Multi-objective optimization of low-thrust orbit transfers in LEO using Q-law and direct collocation

The increased fuel efficiency makes electric propulsion systems particularly suitable when large $\Delta V$ increments are required, such as during orbital transfers around a central body. On the other hand, low thrust systems operate for a significant amount of mission time, producing long thrusting arcs that have to be designed through appropriate continuous optimization techniques. The corresponding optimal control problem is indeed strongly nonlinear and it is much harder to solve than conventional high-thrust trajectory optimization. In this work, a flexible approach for the optimization of low thrust trajectories is presented.

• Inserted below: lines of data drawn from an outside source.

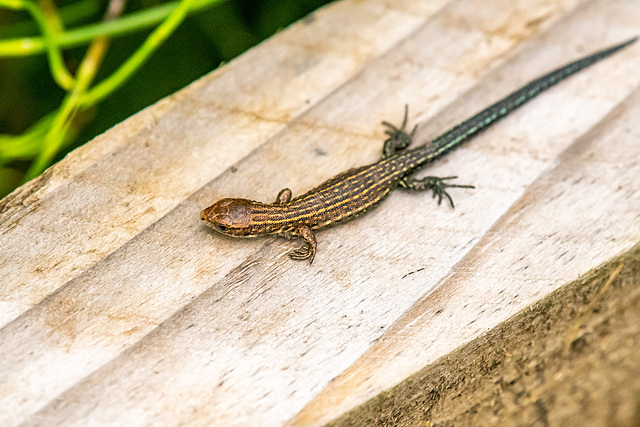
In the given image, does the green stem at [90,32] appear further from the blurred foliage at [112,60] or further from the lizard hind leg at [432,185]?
the lizard hind leg at [432,185]

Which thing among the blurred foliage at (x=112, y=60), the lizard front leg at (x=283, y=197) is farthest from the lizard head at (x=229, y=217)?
the blurred foliage at (x=112, y=60)

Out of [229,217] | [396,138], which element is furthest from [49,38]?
[396,138]

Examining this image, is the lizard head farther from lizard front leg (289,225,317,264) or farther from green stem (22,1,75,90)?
green stem (22,1,75,90)

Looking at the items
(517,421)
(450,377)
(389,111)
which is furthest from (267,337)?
(389,111)

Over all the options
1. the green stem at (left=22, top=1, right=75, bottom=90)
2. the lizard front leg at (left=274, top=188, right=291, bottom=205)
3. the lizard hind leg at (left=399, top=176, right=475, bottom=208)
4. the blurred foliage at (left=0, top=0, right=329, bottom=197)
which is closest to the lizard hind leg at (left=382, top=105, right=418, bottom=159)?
the lizard hind leg at (left=399, top=176, right=475, bottom=208)

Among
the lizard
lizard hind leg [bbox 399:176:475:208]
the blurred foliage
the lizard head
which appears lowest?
lizard hind leg [bbox 399:176:475:208]

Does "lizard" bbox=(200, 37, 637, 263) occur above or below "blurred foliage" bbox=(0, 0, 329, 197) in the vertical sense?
below

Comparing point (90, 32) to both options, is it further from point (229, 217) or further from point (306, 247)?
A: point (306, 247)
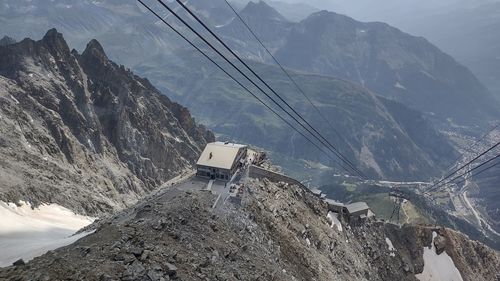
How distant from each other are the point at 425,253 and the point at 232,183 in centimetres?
5681

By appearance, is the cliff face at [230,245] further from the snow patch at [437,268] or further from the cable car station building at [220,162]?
the snow patch at [437,268]

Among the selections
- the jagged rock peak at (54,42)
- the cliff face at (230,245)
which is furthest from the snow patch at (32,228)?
the jagged rock peak at (54,42)

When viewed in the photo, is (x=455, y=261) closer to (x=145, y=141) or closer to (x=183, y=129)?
(x=145, y=141)

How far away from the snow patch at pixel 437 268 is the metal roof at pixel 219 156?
51.3 meters

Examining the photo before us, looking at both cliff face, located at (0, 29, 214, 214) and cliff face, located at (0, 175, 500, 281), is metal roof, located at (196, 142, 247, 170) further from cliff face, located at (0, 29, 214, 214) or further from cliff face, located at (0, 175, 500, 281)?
cliff face, located at (0, 29, 214, 214)

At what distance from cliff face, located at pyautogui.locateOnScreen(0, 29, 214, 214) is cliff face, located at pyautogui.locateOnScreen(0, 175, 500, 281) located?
123 ft

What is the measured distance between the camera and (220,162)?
64312 mm

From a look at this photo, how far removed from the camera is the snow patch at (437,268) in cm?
9454

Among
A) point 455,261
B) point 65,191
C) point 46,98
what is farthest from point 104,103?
point 455,261

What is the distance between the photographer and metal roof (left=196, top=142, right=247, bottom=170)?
63844mm

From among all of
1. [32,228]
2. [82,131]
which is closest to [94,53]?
[82,131]

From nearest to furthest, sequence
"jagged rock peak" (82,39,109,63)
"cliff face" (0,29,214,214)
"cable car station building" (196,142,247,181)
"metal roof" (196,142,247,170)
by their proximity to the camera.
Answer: "cable car station building" (196,142,247,181) → "metal roof" (196,142,247,170) → "cliff face" (0,29,214,214) → "jagged rock peak" (82,39,109,63)

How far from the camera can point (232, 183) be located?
202 feet

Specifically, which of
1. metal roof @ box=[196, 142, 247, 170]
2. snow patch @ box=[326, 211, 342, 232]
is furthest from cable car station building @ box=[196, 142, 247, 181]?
snow patch @ box=[326, 211, 342, 232]
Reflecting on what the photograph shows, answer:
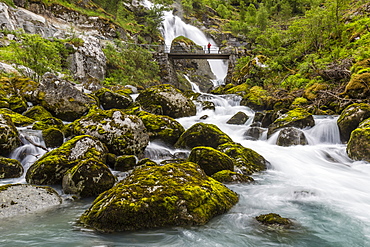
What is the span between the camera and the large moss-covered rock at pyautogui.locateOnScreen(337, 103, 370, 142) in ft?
29.3

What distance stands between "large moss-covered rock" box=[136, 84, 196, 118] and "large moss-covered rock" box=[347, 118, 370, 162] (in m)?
8.85

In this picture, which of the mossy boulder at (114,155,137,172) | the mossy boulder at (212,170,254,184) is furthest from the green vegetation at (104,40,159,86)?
the mossy boulder at (212,170,254,184)

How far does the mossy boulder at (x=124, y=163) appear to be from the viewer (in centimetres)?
720

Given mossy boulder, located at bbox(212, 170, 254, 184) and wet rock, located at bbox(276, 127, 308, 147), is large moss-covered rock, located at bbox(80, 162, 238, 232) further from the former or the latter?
wet rock, located at bbox(276, 127, 308, 147)

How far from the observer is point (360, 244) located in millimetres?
3691

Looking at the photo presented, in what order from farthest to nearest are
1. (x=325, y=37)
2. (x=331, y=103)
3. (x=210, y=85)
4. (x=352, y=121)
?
(x=210, y=85) < (x=325, y=37) < (x=331, y=103) < (x=352, y=121)

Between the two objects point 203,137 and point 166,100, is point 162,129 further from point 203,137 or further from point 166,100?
point 166,100

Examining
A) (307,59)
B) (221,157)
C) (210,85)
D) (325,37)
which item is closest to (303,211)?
(221,157)

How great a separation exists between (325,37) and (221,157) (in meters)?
18.3

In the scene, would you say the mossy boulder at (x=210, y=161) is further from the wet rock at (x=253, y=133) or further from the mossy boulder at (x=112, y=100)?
the mossy boulder at (x=112, y=100)

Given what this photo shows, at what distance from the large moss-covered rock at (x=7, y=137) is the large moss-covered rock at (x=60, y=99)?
3.65 meters

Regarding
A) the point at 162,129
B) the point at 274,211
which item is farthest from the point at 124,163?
the point at 274,211

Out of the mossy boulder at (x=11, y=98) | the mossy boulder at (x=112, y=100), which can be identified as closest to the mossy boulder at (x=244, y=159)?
the mossy boulder at (x=112, y=100)

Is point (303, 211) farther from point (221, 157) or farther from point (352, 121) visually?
point (352, 121)
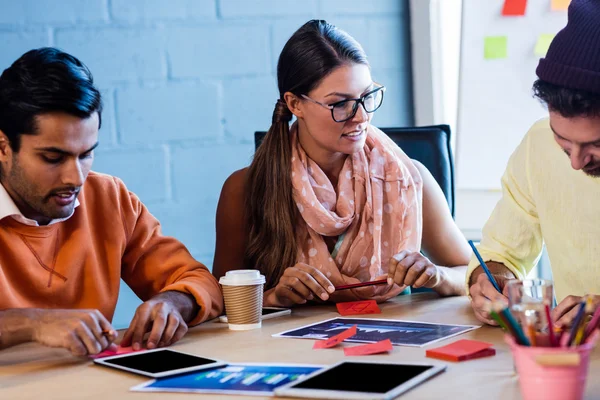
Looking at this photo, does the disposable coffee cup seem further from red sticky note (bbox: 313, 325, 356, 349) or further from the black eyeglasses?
the black eyeglasses

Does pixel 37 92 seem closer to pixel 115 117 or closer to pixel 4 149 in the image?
pixel 4 149

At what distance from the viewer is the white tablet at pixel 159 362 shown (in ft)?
3.99

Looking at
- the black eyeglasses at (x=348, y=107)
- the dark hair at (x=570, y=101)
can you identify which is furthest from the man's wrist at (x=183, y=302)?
the dark hair at (x=570, y=101)

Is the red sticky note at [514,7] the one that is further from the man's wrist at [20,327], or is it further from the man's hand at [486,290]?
the man's wrist at [20,327]

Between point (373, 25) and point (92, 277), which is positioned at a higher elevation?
point (373, 25)

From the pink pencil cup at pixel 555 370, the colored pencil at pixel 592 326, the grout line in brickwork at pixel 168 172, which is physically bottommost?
the pink pencil cup at pixel 555 370

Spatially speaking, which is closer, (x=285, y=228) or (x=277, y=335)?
(x=277, y=335)

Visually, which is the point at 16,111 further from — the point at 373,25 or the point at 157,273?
the point at 373,25

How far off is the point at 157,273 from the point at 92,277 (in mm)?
141

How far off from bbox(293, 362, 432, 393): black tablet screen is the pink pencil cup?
0.20 m

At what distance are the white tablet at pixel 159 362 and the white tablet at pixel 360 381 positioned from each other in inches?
7.7

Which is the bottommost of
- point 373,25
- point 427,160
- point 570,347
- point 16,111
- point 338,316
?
point 338,316

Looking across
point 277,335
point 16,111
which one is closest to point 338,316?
point 277,335

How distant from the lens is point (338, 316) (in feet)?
5.32
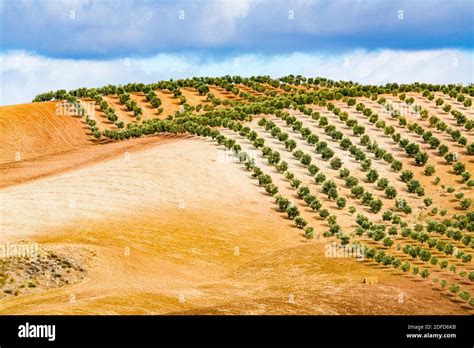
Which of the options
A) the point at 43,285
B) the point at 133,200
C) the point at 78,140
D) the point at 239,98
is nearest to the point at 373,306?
the point at 43,285

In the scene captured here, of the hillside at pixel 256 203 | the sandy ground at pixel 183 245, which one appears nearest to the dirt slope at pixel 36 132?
the hillside at pixel 256 203

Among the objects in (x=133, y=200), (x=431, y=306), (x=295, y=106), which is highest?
(x=295, y=106)

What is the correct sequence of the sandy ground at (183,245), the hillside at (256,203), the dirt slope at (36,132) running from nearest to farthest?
the sandy ground at (183,245), the hillside at (256,203), the dirt slope at (36,132)

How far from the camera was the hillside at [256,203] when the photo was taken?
47.0 m

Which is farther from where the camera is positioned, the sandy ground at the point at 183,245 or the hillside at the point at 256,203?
the hillside at the point at 256,203

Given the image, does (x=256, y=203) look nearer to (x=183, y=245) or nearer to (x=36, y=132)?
(x=183, y=245)

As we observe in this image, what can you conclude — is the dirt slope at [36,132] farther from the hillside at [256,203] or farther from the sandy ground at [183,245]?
the sandy ground at [183,245]

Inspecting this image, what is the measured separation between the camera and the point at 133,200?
65938 millimetres

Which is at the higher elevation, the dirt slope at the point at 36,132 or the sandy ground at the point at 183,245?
the dirt slope at the point at 36,132

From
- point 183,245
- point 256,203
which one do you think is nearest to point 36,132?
point 256,203

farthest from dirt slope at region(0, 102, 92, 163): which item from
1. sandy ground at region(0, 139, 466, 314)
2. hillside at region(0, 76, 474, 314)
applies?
sandy ground at region(0, 139, 466, 314)

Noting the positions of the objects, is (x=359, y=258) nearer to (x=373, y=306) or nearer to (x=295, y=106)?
(x=373, y=306)

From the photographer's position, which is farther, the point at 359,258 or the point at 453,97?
the point at 453,97

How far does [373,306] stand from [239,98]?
262 ft
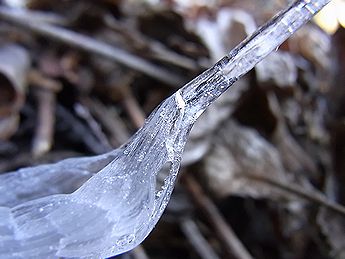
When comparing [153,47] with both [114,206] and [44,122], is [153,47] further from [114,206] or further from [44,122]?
[114,206]

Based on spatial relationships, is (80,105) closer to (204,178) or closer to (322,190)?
(204,178)

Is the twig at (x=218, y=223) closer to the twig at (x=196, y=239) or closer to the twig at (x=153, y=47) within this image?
the twig at (x=196, y=239)

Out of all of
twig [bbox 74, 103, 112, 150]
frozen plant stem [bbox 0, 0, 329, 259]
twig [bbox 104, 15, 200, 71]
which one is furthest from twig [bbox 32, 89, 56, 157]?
frozen plant stem [bbox 0, 0, 329, 259]

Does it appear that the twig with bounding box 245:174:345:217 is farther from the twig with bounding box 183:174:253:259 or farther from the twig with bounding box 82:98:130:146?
the twig with bounding box 82:98:130:146

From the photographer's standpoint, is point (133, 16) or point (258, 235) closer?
point (258, 235)

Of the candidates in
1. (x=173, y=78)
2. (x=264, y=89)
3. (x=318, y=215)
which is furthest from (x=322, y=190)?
(x=173, y=78)
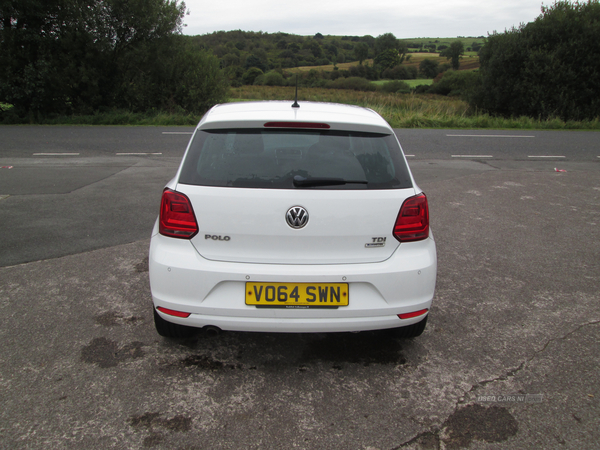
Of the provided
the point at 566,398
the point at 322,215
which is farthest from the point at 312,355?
the point at 566,398

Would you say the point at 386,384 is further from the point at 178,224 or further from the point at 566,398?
the point at 178,224

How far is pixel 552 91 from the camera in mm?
20891

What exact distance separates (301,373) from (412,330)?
0.82 m

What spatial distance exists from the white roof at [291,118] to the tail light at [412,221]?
52 centimetres

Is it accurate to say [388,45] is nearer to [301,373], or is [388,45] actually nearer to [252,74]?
[252,74]

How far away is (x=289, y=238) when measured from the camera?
2.57m

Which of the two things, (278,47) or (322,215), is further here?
(278,47)

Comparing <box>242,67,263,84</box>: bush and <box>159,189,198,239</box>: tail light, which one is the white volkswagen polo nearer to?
<box>159,189,198,239</box>: tail light

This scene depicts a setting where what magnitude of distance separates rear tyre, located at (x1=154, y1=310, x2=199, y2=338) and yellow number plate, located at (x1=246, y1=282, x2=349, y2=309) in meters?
0.72

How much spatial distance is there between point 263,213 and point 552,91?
2275cm

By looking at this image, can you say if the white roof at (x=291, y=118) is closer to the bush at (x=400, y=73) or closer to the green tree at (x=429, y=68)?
the bush at (x=400, y=73)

The orbit transfer problem is addressed, introducing a two-stage technique to produce continuous spacecraft trajectories that satisfy initial and terminal conditions defined along two different orbits while minimizing the fuel consumption and/or time of flight (TOF). The devised method takes into account the impact of external perturbations in order to generate a reliable solution. The multi-objective formulation of the optimization problem offers a practical way to trade off fuel consumption and time of flight, providing an adaptable framework able to deal with several use-cases. The proposed optimization strategy relies on a method that combines heuristic guidance algorithms with direct collocation approaches, offering lower computational demands with respect to existing techniques. A peculiar feature of this work is the single-phase formulation of the optimal control problem that requires no prior information about the solution structure. The Q-law results, already close to the global optima, are then used to warm up the optimization routine, that employs direct collocation techniques to transcribe the optimal control problem (OCP) into a nonlinear programming problem (NLP). The transcription process is particularly effective when paired with the Q-law output because of the direct collocation capability of exploiting the entire initial guess, relying on the computed path and controls to produce optimal trajectories while satisfying desired endpoint constraints. The resulting NLP is easily solved with a general-purpose solver such as IPOPT or SNOPT.